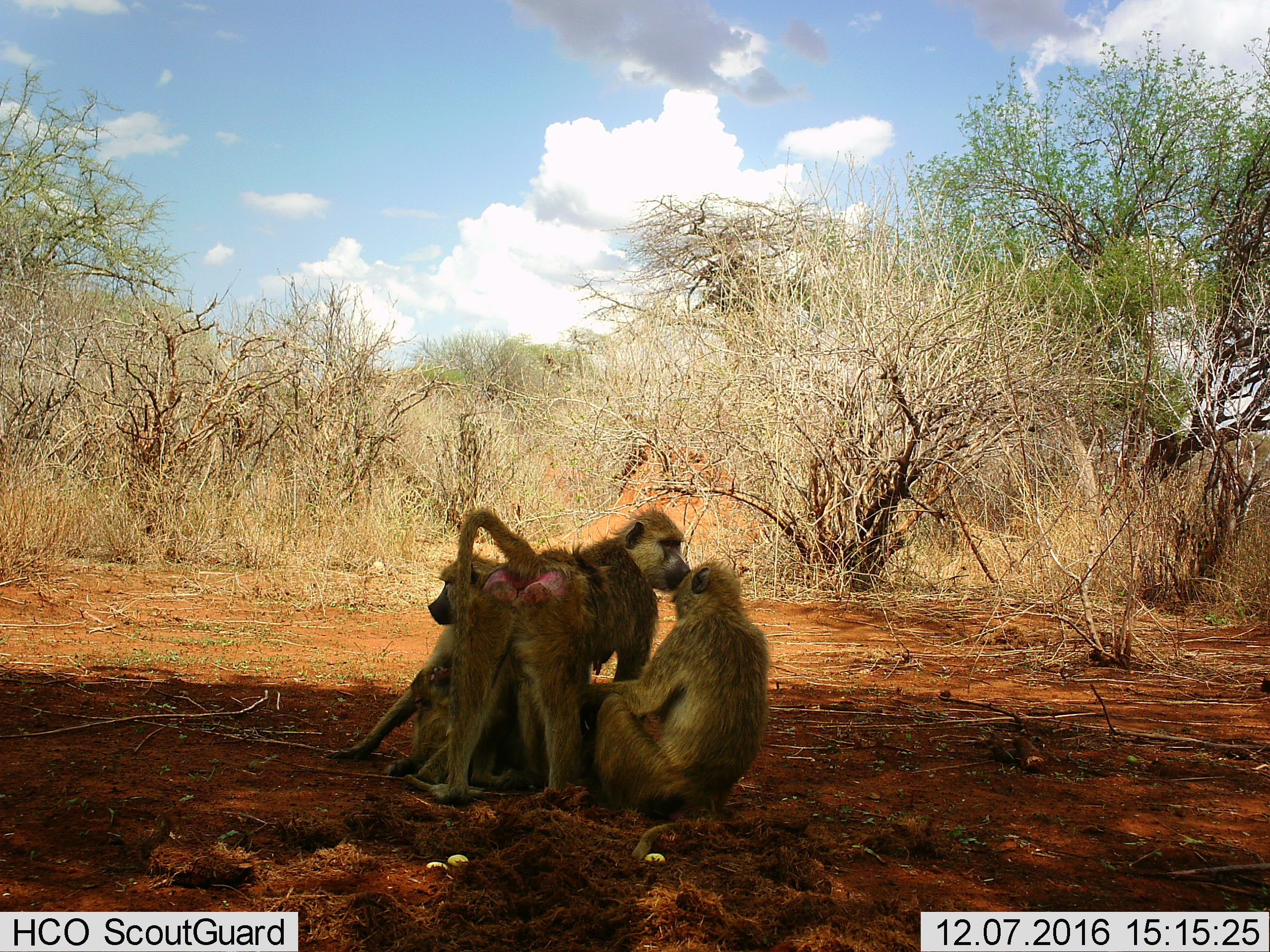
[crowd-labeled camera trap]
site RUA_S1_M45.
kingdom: Animalia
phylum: Chordata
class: Mammalia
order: Primates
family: Cercopithecidae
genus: Papio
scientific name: Papio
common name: baboon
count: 4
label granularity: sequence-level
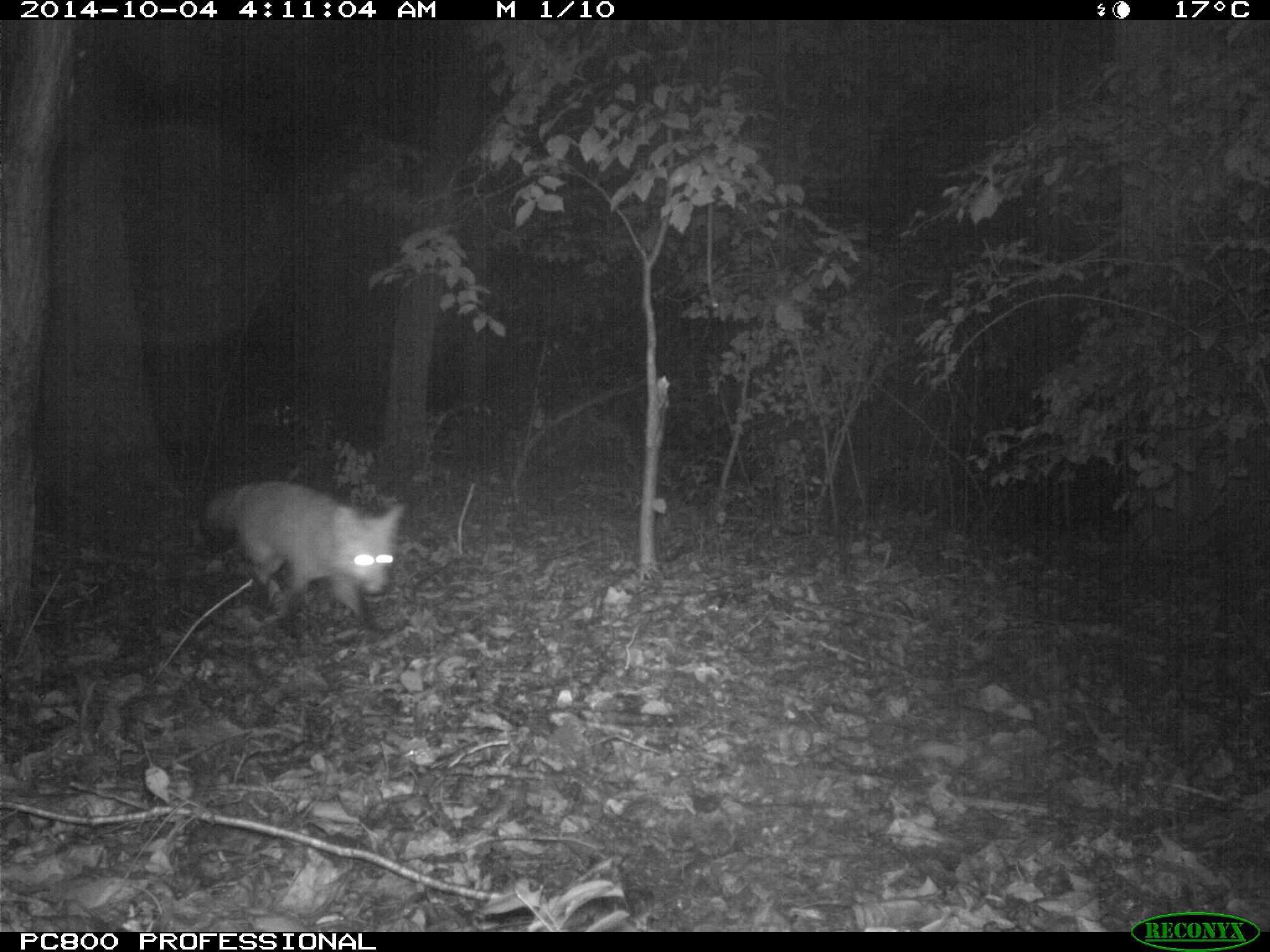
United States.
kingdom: Animalia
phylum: Chordata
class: Mammalia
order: Carnivora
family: Canidae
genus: Vulpes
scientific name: Vulpes vulpes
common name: red fox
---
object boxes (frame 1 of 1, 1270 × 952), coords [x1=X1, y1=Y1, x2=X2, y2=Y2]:
Red Fox: [x1=189, y1=477, x2=409, y2=643]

====

Omit the pictures, then copy out all the data exactly as it stands.

Finished exercise:
[crowd-labeled camera trap]
site RUA_S1_M45.
kingdom: Animalia
phylum: Chordata
class: Mammalia
order: Primates
family: Cercopithecidae
genus: Papio
scientific name: Papio
common name: baboon
count: 4
label granularity: sequence-level
United States.
kingdom: Animalia
phylum: Chordata
class: Mammalia
order: Carnivora
family: Canidae
genus: Vulpes
scientific name: Vulpes vulpes
common name: red fox
---
object boxes (frame 1 of 1, 1270 × 952), coords [x1=X1, y1=Y1, x2=X2, y2=Y2]:
Red Fox: [x1=189, y1=477, x2=409, y2=643]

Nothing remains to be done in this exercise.